We’re back to the moral question, asking again: Why is torture wrong? These fourteen detainees are some of our worst enemies. The instinct to treat them as they have treated us is understandable, perhaps to a degree even irresistible, and rather terrible when unleashed.
Yet torture is wrong because it can never serve a moral purpose. It serves instead only an immoral purpose: the destruction of an individual’s personhood. It is violence against the imago Dei, the image of God carried by every person.
Crucial to the use of torture is the intentional, systematic, step-by-step reduction of identity and selfhood, the purposeful diminution of the person as person, as the image of God cheapened to something less, to something “unperson.” The “other” is depersonalized. It is this process of thinking which gives us license for abortion, euthanasia, capital punishment, and torture—everything that strips the person of personal humanity.
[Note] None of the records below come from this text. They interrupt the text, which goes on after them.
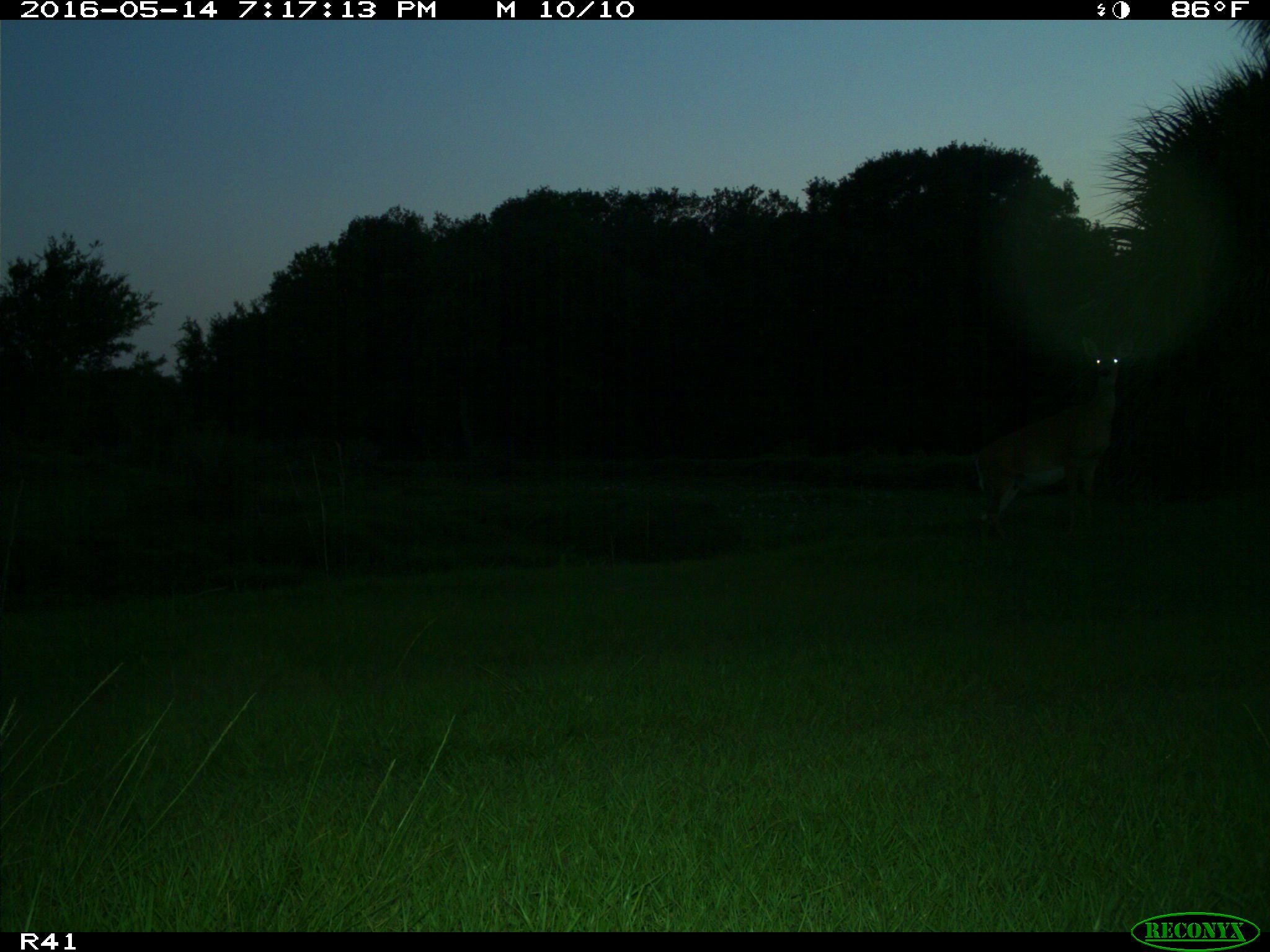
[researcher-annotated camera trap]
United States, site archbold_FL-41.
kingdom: Animalia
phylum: Chordata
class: Mammalia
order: Artiodactyla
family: Cervidae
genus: Odocoileus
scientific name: Odocoileus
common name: deer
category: unidentified deer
Unidentified deer (deer) (Odocoileus).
The enormity of the crime is of course granted. I don’t ever want to see Khalid or the others like him released. But I certainly regret that my government tortured him. His torture may have begun in a manner that was thought, even sworn, to be a measured and reasoned response for protecting a civil populace, part of a wider battle being waged to prevent actual and imminent dangers. But torture remains and will always be an abominable assault upon the imago Dei. At some fundamental level we declared that Khalid was not made in the image of God. From that, all else was inevitable.
However it was initiated—all the lawyerly vetting that went on, and all the jabber about military necessity and keeping America safe—Khalid’s torture ended up being nothing more than torture, and only that. Somewhere well before the one-hundred eighty-third trip to the waterboard, torture was no longer merely an unproductive means of coaxing information from a suspect. It became an impersonal bureaucratized process that swiped his individuality. It was a form of mental murder.
Along with an account of Khalid’s crimes also must come an account of his humanity. Personhood carries an elementary dignity, even when the person carrying it is one of our cruelest enemies.
Russell E. Saltzman is associate editor of First Things.